Outline | Detail | Results |

OUTLINE
Geomembrane leak location surveys (GLLS) involve applying an electrical potential either side of synthetic geomembranes in order to identify holes and tears. These are commonly introduced during emplacement of the protective cover but may also result from later weld failures/puncturing during loading with waste or fluid. The GLL method relies on the extremely high electrical resistivity of liner materials (such as HDPE and PVC) which prevents current flow across the geomembrane except through any holes or tears. This results in anomalous high potential gradients in the protective cover material above any holes which can be mapped over the surface of the geomembrane using a pair of roving potential electrodes.

DETAIL
Geomembrane leak location surveys (GLLS) involve applying an electrical potential either side of synthetic geomembranes in order to identify holes and tears. These are commonly introduced during emplacement of the protective cover but may also result from later weld failures/puncturing during loading with waste of fluid. The GLL method relies on the extremely high electrical resistivity of liner materials (such as HDPE and PVC) which prevents current flow across the geomembrane except through any holes or tears. This results in anomalously high potential gradients in the protective cover material above any holes which can be mapped over the surface of the

liner using a pair of roving potential electrodes (see figure). The high contact resistances (resistance to current flow) encountered at holes means that a highvoltage current source is generally required in order to induce current flow through any holes. The method has been used to successfully locate small holes (<5mm) below up to 1m of protective cover. For cells with a single geomembrane, current is passed across the liner using two current electrodes; one outside the cell (sink) and the other within the protective cover material (injector).
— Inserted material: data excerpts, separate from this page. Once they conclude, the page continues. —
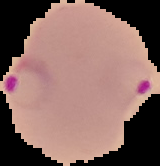
preparation = thin blood film
result = malaria parasites detected
image type = cell region segmented out of the field of view; surrounding area masked to black
image size = 160×166 pixels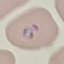

Summary:
  - Result: malaria parasites identified
  - Capture: smartphone through the microscope eyepiece
  - Preparation: thin blood film
  - Stain: Giemsa
  - Image type: automatically extracted cell patch, resized to 64 × 64 pixels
In the case of double lined landfills the outer (sink) electrode is placed in the sandwich between the two liners. The sensitivity of the survey is primarily dependent on adequate isolation of the material outside the cell from the protective cover material above. Poor isolation, due to tying in of the geomembrane within anchor trenches, results in high levels of noise around the edges of the cell. Isolation is generally not a problem on double lined cells where the sandwich is effectively isolated from the material above. A typical leak location system for use on soil covered landfills comprises a high voltage (+1000V) current regulated power supply and a pair of mobile non-polarising potential electrodes. Voltages are logged automatically to a digital data logger, enabling immediate download and processing of the data in the field for interpretation and quality control. A modified leak location system is available for use on fluid covered and uncovered liners, such as leachate lagoons and ornamental lakes and cell side slopes where there is no soil cover. Due to the low amplitude of the anomalous signals within water the system has a built in amplifier and provides an audible indication of any anomalies.

RESULTS
The results of geomembrane leak location surveys over soil-covered membranes, are presented as scaled colour-coded grids illustrating the variation in electrical potential across the surface of the cover. These may be overlain by a contour plot of the data (as illustrated here) in order to indicate the strength of each anomaly. Voltage anomalies indicative of holes appear as sub-circular highs (the red areas on the image at right). These are often flanked by a weak low. In addition to the dimensions of the hole in the membrane, the size and shape of a particular anomaly will depend on a number of other critical factors including the strength of the applied current, the position of the current injector electrode and the thickness of the protective cover. Results from leak location surveys over lagoons, or uncovered membranes are monitored on-site by the operator who may flag any anomalies during the survey.